Frosty: Build an LLM Chatbot in Streamlit on your Snowflake Data

Written by Joshua Carroll and Caroline Frasca

Snowflake is already the best place to unlock seamless data collaboration. Recent developments will enable Snowflake users to supercharge their data with the power of LLMs, generative AI, and Streamlit.

Today we’re excited to share an example using the new, native Streamlit chat interface — included in version 1.24.0 of the open-source Python library.

We’ll show how you can:

  • Build a robust, interactive LLM-powered chat app with less than 50 lines of code
  • Use prompt engineering to generate SQL from natural language
  • Explore your private Snowflake or Snowflake Marketplace data by connecting Streamlit to Snowpark

Why a chat interface?

Let’s start with an example business scenario.

You’re an analyst working at BankCo and you’ve been asked to analyze financial data and economic indicators to make recommendations for investment strategies. You might need to answer questions such as “Which states had the most bank merger and acquisition events over the past five years?” or “What parts of the country are most impacted by inflation?”

Each of these questions requires a complex SQL query and the creation of visualizations to share the results. As is often the case, stakeholders may request changes to the analysis or have further questions that need exploration. Each question can lead to more questions, requiring additional queries, code, and Slack messages. This familiar and frustrating cycle presents an opportunity to leverage LLMs.

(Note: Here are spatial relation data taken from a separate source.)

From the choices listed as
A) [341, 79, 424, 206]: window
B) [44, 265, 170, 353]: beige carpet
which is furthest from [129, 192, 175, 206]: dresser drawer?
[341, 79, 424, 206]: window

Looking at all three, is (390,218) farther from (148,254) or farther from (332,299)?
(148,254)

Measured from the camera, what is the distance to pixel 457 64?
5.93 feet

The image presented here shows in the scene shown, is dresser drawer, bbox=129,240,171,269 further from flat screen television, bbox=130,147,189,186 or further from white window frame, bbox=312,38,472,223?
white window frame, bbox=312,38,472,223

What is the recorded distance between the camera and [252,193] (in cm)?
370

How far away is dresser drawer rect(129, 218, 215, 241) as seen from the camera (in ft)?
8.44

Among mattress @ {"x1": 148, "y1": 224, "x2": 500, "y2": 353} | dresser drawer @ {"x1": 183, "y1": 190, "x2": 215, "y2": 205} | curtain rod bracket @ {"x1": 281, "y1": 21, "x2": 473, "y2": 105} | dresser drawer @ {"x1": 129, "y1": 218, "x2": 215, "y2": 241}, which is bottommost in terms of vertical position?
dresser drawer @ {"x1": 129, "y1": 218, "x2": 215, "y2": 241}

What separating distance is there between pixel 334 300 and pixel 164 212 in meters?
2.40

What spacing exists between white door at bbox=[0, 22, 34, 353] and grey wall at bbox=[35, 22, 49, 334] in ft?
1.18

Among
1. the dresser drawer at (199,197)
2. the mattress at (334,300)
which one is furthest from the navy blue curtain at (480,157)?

This is where the magic happens.

By connecting our chatbot to an LLM such as GPT-3.5 and our data stored in Snowflake, we can:

  • Harness the power of LLMs to answer user questions phrased in natural human language with a reply that includes a SQL query
  • Use Snowpark for Python to execute the SQL queries generated by the LLM on data stored in Snowflake
  • Render those query results natively in our chatbot using Streamlit

Fundamentally, we have empowered our chatbot to answer questions about the data stored in Snowflake!

This eliminates the barrier preventing non-technical business users from getting valuable insights from Snowflake data. Now, anyone capable of asking a question can interact with and learn from their data, without writing a single SQL query.

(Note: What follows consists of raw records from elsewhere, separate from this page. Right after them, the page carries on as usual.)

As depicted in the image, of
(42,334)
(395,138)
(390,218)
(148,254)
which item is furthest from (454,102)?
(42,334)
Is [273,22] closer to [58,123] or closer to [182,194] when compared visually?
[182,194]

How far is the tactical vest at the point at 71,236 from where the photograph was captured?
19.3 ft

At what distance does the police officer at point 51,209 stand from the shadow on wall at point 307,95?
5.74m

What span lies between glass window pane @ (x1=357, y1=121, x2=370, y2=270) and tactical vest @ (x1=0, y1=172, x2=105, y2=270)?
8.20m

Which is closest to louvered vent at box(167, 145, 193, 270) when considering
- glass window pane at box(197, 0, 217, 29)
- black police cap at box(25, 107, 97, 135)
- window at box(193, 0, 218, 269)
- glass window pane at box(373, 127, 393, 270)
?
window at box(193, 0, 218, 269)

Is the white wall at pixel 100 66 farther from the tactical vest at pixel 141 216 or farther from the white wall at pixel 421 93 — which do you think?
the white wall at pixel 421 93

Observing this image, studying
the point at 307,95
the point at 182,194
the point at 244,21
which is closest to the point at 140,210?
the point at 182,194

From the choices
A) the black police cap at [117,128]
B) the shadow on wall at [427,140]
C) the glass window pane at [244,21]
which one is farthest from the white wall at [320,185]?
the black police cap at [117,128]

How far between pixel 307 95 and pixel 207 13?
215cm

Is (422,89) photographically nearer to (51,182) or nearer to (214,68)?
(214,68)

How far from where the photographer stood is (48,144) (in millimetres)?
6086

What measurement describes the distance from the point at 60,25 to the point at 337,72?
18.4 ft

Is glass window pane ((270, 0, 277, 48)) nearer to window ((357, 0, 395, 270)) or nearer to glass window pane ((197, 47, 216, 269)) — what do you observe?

In many ways, this interactive, SQL-savvy chatbot outperforms the traditional dashboard. Instead of tediously tweaking dashboard architecture and logic to address a business user’s one-off questions, that time can be spent curating a chatbot capable of answering a limitless number of questions.

Frosty: build an LLM chatbot in Streamlit on your Snowflake data

In this tutorial, we’ll build a chatbot named Frosty.

Frosty performs data exploration and answers questions by writing and executing SQL queries on Snowflake data. The application uses Streamlit and Snowflake and can be integrated with your LLM. You can also use data from Snowflake Marketplace.

This is a high-level overview of the app’s main concepts and architecture. If you want to dig into the code in more detail, please check out the complete Snowflake Quickstart.

Diagram demonstrating the architecture of the app

Main concepts

Snowflake Marketplace

The Snowflake Marketplace provides users with access to a wide range of datasets from third-party data stewards, expanding the data available for transforming business processes and making decisions. Data providers can publish datasets and offer data analytics services to Snowflake customers. Customers can securely access shared datasets directly from their Snowflake accounts and receive automatic real-time updates.

This Quickstart uses the Cybersyn Financial & Economic Essentials dataset, which is free and available instantly from the Snowflake Marketplace.

Snowpark Python

Snowpark provides an intuitive API for querying and processing data obtained from the Snowflake Data Marketplace, which is stored in Snowflake. With Snowpark Python, developers can avoid writing verbose SQL and instead use Snowpark’s client-side API, similar to PySpark, to directly interact with their data.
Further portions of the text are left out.